An algebraic branching program (ABP) is given by a directed acyclic graph with source and sink vertices $s$ and $t$, respectively, and where edges are labeled by variables or field constants. An ABP computes the sum of weights of all directed paths from $s$ to $t$, where the weight of a path is taken to be the product of the edge labels on the path. For a read-once ABP every variable appears at most once in the graph. More generally, we consider preprocessed RO-ABPs (PRO-ABP), which are obtained by allowing univariate polynomials on the edges (at most one non-constant polynomial $T_i(x_i)$ per variable $x_i$).

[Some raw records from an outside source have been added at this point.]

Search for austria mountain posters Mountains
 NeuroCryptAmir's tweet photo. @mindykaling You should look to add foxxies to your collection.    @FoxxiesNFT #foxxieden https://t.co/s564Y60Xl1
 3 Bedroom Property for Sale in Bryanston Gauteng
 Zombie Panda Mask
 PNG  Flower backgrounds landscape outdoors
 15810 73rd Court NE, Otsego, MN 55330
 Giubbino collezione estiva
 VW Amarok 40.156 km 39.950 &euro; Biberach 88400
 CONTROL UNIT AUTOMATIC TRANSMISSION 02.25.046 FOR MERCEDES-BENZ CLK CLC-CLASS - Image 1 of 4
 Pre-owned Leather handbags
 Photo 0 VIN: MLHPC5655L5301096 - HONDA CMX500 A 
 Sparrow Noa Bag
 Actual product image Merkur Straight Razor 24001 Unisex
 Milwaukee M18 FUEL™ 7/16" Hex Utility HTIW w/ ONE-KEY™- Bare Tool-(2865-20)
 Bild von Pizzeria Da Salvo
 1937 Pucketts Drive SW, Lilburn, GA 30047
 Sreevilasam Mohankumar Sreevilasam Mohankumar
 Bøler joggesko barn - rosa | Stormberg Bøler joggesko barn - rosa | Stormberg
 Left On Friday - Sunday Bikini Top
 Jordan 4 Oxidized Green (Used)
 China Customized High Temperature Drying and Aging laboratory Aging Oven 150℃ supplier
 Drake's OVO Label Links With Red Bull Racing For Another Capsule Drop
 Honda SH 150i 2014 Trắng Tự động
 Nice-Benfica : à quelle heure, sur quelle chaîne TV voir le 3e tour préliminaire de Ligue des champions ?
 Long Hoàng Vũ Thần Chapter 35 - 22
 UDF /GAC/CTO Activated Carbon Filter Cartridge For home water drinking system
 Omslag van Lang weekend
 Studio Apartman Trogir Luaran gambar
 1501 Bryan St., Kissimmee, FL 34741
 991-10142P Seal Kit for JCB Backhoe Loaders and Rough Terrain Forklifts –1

We study the problem of polynomial identity testing sums of $k$ many PRO-ABPs. We obtain the following results, in case edges are labeled by univariate polynomials of degree at most $d$, and provided the underlying field has enough elements (more than $2k^2d^2n^5$ suffices):
1. Given free access to the PRO-ABPs in the sum, we get a deterministic algorithm that runs in time $O(dk^2n^7s^2) + (dn)^{O(k)}$, where $s$ bounds the size of any largest PRO-ABP given on the input.
2. Given black-box access to the PRO-ABPs computing the individual polynomials in the sum, we get a deterministic algorithm that runs in time $k^2(dn)^{O(\log n)} + (dn)^{O(k)}$.
3. Given only black-box access to the polynomial computed by the sum of the $k$ PRO-ABPs, we obtain a $(dn)^{O(k + \log n)}$ time deterministic algorithm.
Items 1. and 3. strengthen two main results of (Shpilka and Volkovich, 2009), who considered polynomial identity testing of sums of $k$ preprocessed read-once formulas.